== INPUT DATA ==
──────────────────────────────
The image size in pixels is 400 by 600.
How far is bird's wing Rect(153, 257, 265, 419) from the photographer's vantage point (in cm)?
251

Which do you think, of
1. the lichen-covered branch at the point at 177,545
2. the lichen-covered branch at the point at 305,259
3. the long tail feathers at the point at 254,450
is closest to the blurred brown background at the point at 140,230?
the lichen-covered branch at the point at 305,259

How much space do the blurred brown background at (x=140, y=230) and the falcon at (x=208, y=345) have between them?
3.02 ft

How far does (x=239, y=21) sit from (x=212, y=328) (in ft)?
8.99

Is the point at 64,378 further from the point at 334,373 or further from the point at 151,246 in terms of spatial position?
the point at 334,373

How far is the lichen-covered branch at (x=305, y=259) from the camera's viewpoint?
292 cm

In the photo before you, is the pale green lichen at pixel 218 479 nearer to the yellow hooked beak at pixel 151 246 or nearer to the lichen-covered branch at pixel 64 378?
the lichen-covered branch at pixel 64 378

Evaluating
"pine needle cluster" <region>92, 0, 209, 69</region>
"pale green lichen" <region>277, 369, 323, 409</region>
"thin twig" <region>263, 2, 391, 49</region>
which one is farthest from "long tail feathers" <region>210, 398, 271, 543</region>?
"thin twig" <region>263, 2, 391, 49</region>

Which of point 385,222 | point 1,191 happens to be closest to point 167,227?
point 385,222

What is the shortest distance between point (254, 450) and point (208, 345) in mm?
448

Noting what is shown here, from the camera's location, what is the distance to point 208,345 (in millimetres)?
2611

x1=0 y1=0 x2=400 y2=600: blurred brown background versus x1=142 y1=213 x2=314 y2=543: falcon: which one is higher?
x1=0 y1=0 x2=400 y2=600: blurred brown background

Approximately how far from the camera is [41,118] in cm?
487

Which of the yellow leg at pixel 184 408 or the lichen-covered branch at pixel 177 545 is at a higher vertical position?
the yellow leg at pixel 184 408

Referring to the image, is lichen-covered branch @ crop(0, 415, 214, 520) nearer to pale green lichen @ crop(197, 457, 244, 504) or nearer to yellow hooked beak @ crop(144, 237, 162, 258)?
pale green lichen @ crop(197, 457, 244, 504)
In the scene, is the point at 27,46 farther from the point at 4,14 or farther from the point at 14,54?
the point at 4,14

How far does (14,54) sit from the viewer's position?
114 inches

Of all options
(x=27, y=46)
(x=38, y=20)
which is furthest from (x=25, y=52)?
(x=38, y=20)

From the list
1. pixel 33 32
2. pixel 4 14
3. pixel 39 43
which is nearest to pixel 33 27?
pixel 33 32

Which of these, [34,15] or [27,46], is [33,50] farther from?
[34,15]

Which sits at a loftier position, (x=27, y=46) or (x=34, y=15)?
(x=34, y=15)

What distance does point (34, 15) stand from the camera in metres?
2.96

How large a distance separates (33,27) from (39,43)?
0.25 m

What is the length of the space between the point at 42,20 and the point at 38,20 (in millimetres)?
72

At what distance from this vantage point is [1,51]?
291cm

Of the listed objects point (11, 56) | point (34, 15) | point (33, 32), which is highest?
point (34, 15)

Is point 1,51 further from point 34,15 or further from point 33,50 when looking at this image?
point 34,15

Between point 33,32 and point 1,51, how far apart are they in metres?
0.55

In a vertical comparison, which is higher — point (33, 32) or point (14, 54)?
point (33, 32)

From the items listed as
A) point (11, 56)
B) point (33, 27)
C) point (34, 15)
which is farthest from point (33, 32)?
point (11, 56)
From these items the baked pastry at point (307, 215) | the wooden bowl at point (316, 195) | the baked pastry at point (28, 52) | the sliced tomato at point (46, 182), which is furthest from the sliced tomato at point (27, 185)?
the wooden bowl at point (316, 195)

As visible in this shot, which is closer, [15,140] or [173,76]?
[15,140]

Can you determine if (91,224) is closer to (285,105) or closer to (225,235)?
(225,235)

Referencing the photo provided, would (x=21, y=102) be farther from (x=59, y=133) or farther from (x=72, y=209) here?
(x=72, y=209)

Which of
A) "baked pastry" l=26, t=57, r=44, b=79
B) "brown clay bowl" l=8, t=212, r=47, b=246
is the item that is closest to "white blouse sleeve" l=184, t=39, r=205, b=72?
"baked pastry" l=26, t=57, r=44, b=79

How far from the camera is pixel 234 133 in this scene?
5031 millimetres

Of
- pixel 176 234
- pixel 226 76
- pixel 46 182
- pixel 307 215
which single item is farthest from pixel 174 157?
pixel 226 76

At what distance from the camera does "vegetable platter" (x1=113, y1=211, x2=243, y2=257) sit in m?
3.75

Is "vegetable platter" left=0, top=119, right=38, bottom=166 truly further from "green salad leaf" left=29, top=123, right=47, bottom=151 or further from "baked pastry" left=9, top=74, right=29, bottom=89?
──────────────────────────────
Repeat only what runs from the line holding "From these items" to the end of the data, keeping every line exactly as written, first and last included.

From these items the baked pastry at point (307, 215) | the wooden bowl at point (316, 195) | the baked pastry at point (28, 52) | the sliced tomato at point (46, 182), which is furthest from the sliced tomato at point (27, 185)?
the wooden bowl at point (316, 195)

As visible in this shot, which is closer, [15,140] or [173,76]?
[15,140]

Can you determine if (91,224) is closer to (285,105) or closer to (225,235)?
(225,235)

Referencing the photo provided, would (x=21, y=102) be farther from (x=59, y=133) or farther from (x=72, y=209) here?
(x=72, y=209)

Which of
A) "baked pastry" l=26, t=57, r=44, b=79
B) "brown clay bowl" l=8, t=212, r=47, b=246
is the item that is closest to "white blouse sleeve" l=184, t=39, r=205, b=72?
"baked pastry" l=26, t=57, r=44, b=79

How far from the camera is pixel 234 133 in this scene?
5031 millimetres

Of
- pixel 176 234
- pixel 226 76
- pixel 46 182
- pixel 307 215
which single item is farthest from pixel 174 157?
pixel 226 76

At what distance from the camera does "vegetable platter" (x1=113, y1=211, x2=243, y2=257) sit in m?
3.75

Is "vegetable platter" left=0, top=119, right=38, bottom=166 truly further from "green salad leaf" left=29, top=123, right=47, bottom=151 or further from "baked pastry" left=9, top=74, right=29, bottom=89?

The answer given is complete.